───── Data lines ─────

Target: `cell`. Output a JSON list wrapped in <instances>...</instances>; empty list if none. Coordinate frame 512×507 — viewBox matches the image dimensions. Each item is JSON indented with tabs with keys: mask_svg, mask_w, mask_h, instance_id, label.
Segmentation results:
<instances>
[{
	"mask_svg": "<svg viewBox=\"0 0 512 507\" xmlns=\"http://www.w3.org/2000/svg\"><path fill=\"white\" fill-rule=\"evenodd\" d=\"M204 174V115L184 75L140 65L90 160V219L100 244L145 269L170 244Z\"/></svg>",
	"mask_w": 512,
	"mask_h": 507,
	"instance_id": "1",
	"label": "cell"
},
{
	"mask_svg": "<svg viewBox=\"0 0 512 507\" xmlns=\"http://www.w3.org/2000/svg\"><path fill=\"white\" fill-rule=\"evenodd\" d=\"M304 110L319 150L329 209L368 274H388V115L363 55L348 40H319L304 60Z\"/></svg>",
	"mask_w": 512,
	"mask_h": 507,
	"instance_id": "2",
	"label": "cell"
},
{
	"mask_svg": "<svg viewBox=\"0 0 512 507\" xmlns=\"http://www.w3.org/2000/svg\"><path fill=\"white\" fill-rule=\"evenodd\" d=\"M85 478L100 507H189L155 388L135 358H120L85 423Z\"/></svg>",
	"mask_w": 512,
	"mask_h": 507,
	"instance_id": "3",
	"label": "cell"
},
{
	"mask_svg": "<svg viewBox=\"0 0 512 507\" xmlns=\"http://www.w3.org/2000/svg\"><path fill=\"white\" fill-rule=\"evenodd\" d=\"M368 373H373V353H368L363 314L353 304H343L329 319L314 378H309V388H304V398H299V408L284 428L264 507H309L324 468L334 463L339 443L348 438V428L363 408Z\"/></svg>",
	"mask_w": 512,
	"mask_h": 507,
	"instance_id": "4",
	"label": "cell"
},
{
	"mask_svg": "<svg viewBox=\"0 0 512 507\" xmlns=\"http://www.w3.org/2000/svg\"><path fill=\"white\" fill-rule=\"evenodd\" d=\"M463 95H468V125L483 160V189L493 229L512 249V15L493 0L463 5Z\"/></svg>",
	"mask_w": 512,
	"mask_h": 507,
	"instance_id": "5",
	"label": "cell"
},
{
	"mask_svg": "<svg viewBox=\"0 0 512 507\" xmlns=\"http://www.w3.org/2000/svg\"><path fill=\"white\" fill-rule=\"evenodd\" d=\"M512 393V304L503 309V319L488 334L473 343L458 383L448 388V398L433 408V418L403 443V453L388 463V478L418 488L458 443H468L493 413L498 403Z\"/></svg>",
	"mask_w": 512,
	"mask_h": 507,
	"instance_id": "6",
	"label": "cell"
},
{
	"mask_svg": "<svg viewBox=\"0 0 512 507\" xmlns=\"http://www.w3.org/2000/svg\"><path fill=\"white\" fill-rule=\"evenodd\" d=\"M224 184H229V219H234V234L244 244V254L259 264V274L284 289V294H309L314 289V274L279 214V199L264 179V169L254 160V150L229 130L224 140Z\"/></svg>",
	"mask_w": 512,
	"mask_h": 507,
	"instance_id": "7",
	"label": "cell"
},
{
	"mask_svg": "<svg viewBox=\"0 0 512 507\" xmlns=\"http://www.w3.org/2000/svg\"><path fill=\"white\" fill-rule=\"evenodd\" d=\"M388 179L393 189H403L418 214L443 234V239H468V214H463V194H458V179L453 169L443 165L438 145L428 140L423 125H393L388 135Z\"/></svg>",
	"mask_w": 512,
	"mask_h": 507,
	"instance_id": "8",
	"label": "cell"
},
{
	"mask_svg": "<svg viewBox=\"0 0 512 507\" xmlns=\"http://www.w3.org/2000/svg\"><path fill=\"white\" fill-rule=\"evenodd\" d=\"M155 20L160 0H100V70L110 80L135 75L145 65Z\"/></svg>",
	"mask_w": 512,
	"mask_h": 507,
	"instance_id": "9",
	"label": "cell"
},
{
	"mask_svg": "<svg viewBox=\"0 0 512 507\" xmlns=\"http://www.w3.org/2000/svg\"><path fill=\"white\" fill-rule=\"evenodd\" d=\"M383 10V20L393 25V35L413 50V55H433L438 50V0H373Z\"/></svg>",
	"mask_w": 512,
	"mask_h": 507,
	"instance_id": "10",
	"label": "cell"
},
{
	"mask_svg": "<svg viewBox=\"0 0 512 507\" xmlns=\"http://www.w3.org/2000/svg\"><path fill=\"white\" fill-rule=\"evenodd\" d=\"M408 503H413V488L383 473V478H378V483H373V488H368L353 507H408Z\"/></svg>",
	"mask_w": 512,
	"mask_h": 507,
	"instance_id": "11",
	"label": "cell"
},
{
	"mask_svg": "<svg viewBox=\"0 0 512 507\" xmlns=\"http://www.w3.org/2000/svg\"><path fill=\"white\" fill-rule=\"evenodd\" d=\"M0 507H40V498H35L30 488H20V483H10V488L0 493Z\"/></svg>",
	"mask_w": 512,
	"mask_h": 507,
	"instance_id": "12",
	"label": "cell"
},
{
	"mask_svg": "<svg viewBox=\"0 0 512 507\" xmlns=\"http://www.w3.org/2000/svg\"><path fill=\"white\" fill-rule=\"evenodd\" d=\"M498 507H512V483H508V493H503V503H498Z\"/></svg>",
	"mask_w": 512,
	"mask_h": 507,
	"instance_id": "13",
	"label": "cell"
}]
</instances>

─────

» Problem to solve: Repeat, unchanged, every line from the first one up to and including the line that contains "174V115L184 75L140 65L90".

» Result for this exercise:
Target: `cell`. Output a JSON list wrapped in <instances>...</instances>; empty list if none. Coordinate frame 512×507 — viewBox matches the image dimensions. Each item is JSON indented with tabs with keys: mask_svg, mask_w, mask_h, instance_id, label.
Segmentation results:
<instances>
[{
	"mask_svg": "<svg viewBox=\"0 0 512 507\" xmlns=\"http://www.w3.org/2000/svg\"><path fill=\"white\" fill-rule=\"evenodd\" d=\"M204 174V115L184 75L140 65L90 160V219L100 244L145 269L170 244Z\"/></svg>",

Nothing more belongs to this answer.